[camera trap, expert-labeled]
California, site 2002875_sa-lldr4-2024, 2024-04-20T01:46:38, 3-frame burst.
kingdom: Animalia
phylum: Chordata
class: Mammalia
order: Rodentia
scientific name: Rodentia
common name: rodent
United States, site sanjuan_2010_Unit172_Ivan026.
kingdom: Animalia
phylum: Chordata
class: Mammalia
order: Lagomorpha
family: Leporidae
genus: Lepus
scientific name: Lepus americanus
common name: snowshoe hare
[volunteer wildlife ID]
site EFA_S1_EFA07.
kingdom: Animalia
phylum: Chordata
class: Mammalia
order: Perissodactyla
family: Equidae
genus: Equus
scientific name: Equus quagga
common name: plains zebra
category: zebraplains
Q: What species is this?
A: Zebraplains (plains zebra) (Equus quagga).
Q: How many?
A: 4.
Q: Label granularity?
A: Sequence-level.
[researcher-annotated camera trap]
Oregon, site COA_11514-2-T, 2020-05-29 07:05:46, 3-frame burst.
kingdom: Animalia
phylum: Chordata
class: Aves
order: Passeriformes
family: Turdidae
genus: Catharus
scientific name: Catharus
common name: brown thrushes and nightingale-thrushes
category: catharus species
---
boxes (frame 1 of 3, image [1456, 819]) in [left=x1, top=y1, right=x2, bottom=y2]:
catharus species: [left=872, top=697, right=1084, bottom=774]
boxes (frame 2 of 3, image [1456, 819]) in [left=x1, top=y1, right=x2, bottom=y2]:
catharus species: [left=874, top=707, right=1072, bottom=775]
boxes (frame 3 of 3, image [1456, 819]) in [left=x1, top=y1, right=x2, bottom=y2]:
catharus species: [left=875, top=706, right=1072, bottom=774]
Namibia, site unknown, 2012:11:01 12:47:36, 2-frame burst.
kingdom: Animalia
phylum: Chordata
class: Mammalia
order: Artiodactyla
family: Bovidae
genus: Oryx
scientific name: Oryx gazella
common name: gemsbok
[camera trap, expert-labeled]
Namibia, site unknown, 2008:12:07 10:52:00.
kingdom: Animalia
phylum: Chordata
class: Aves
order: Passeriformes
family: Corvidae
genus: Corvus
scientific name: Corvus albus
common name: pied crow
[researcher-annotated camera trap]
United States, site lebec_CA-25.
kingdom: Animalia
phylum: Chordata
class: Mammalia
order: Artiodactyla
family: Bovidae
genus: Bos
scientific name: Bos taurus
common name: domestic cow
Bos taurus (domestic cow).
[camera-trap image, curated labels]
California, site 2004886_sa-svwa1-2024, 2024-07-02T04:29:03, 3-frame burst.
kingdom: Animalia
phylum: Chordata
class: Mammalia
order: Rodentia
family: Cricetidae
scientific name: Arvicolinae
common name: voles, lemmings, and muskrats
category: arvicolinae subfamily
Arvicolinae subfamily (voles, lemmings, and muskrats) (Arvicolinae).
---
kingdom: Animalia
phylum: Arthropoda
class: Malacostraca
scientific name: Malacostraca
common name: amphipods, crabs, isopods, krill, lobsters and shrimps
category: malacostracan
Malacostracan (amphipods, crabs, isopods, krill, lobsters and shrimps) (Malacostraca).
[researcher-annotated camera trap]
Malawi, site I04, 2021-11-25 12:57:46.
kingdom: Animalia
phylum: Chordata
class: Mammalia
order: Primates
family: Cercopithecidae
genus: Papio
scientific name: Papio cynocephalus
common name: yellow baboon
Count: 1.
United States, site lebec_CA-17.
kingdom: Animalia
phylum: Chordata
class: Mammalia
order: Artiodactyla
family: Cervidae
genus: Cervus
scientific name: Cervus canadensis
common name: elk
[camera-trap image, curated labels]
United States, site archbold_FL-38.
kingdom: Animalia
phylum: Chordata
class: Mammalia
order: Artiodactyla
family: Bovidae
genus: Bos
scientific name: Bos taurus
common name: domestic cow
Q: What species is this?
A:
+ + +
Every line of the material that holds "United" should be copied out as the answer.

United States, site sanjuan_2010_Unit172_Ivan026.
United States, site lebec_CA-25.
United States, site lebec_CA-17.
United States, site archbold_FL-38.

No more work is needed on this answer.